Senior defenseman Colin MacGillivray was in hearty agreement.

“Everything on that ice was dedicated to him,” said MacGillivray. “We just did it for him. We wanted it, and we did it.”

They did, but not without a struggle, after having spotted BC High an early goal.

The Eagles grabbed that lead on Sam Topham's tally, 1:59 into the contest.

Showing no reluctance to jump into the offense, Topham, a sophomore defenseman, took a feed from freshman Tim Larocque, barged to the bottom of the left circle, then threaded in his tight-angle shot which caught Lancers' junior goalie Connor Maloney by surprise.

“Those were all things we worked on this week in practice,” Eagles head coach John Flaherty said. “Driving wide. We knew where they were vulnerable.”

Matters opened up in the second period, which put both goaltenders on the hot seat.

BC High netminder Peter Cronin faced 17 shots in the second stanza, including Iovanna's sharp wrister which he gloved.

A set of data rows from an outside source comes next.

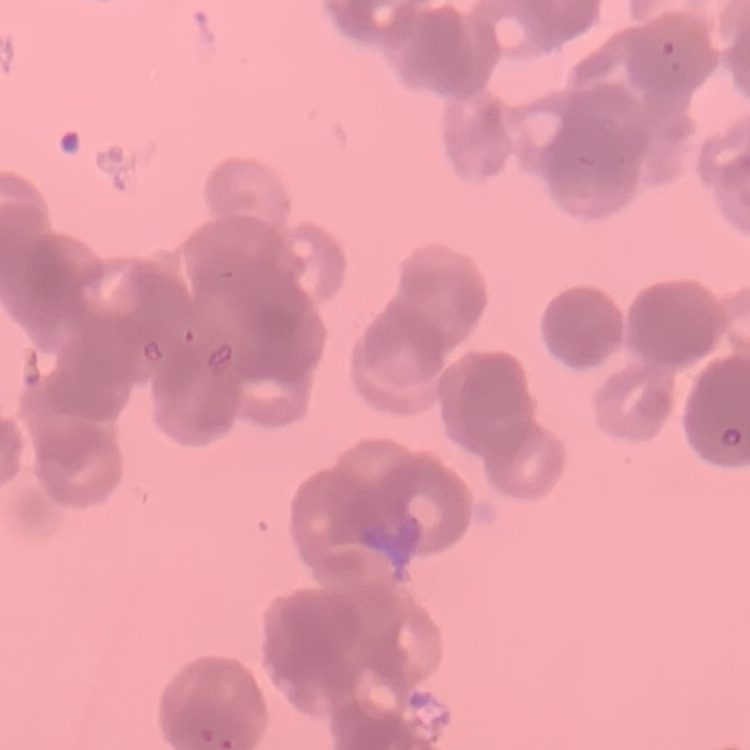
erythrocyte_morphology: rouleaux formation
preparation: thin blood film
image_type: square crop of a larger photomicrograph
stain: Field's or Giemsa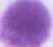

Summary:
  - Identification: erythrocyte
  - Magnification: 1000x
  - Modality: photomicrograph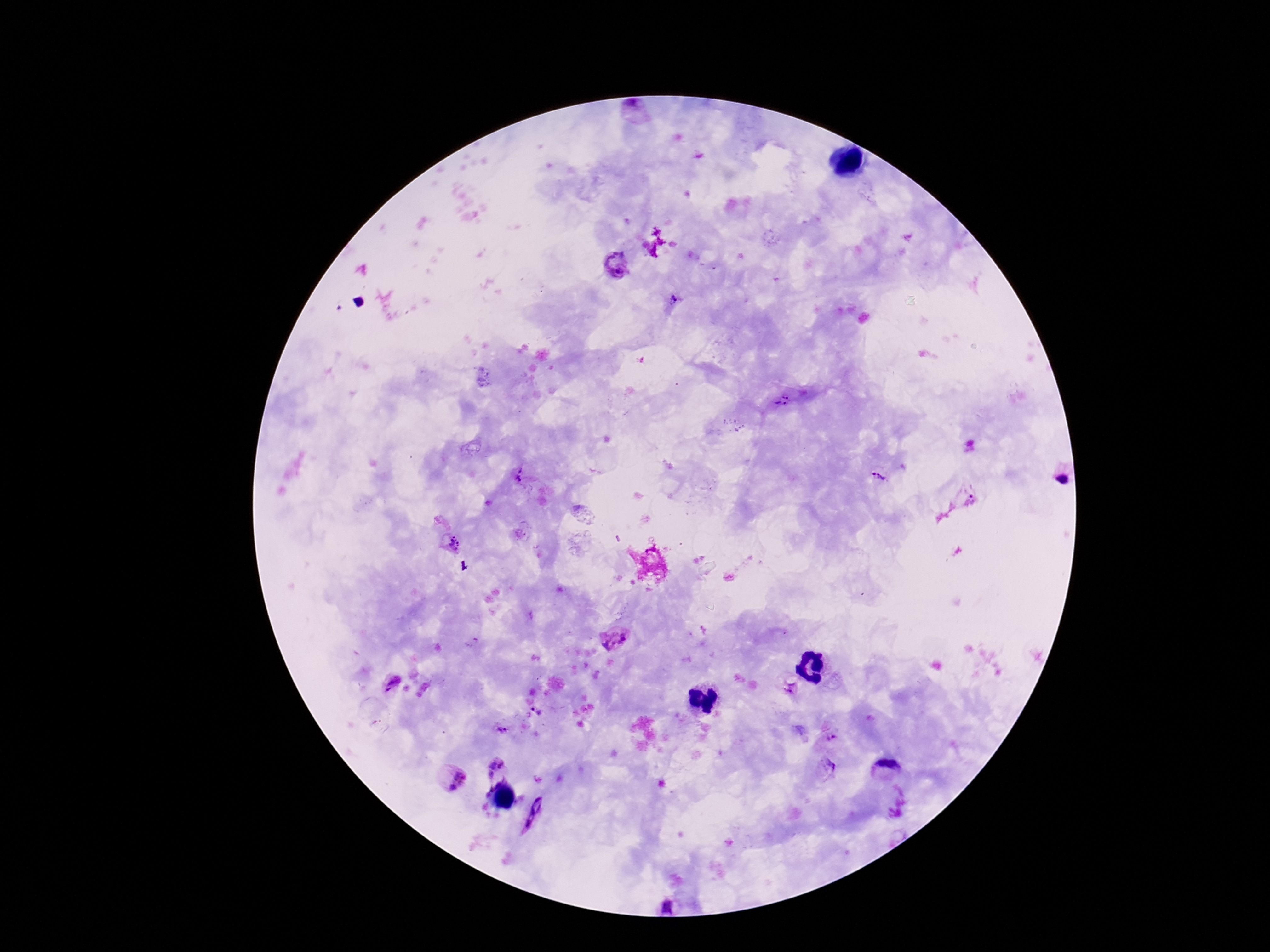

field_of_view: single
image_size: 1270×952 pixels
plasmodium_parasite_locations: 'approximate centers as (x, y) in pixels: (635, 112), (615, 264), (673, 300), (782, 399), (519, 475), (1058, 475), (879, 478), (967, 497), (450, 544), (613, 638), (391, 685), (790, 687), (538, 711), (375, 722), (502, 728), (833, 737), (495, 768), (827, 769), (886, 770), (455, 778), (489, 787), (536, 814), (669, 906)'
stain: Giemsa
magnification: 100x
capture: smartphone camera through the microscope eyepiece
patient_malaria_status: positive
preparation: thick blood smear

The Eagles missed out on a golden scoring chance a minute later, when Michael Brooks was set up by linemate Tom Besinger, but missed the open net.

“That wasn't the only one,” said Flaherty. “Three or four pucks that laid there for us to bury. When you're playing with the fire power of Malden Catholic, you need to be mistake free and capitalize on everything they give you.”

Instead, was the Lancers who exploited a BC High breakdown and used it to tie the contest, 1-1, at 11:28.

Brendan Collier, working a 2-on-1 with Ryan Fitzgerald, took Sifferlen's cross-ice pass, put a head fake on Cronin and tucked the puck inside the right post.

The stalemate continued until midway through the third, when an uncleared puck in the Eagles zone ended up on Nick Rolli's stick near the blue line.

Rolli saw Iovanna cutting to the net and deftly fed him the puck.

“We were really pressuring them down low,” said Iovanna. “They couldn't get it out. We kept banging on them.”

Iovanna finished the play by lifting a back hander over Cronin's shoulder from six feet away.

Lancers freshman Casey Fitzgerald put the game out of reach with 4.6 seconds remaining, when he sent a shot 150 feet into an open net.

By that time, the Malden faithful, including Serino who was in attandence, were able to celebrate this sweetest title.

“I've been there since my freshman year,” MacGillivray said. “We've basically been a family together. It sounds weird, but [Coach Serino] is like the father of the family. We did it for him.”

Said MCinterim coach John McLean, “It's mission accomplish. It's been a very long, tough season, mentally and physically. The kids dug down in the third period and did what they had to do.”

With hockey being such a close-knit fraternity, Serino, who is still Lancers athletic director, had a real presence in the Eagles' dressing room, too, one that was still grieving the in-season passings of the fathers of two BC High sophomores.

“We were playing for our own cause,” Flaherty said. “Two of our kids lost their dads. (But) I have the utmost respect for Chris Serino. He just came into my locker room and congratulated our guys. That's what true Chris Serino is. Here's a guy fighting for his life and he takes the time out of celebrating with his team to come into my locker room.

"That's what hockey is. It's a family.”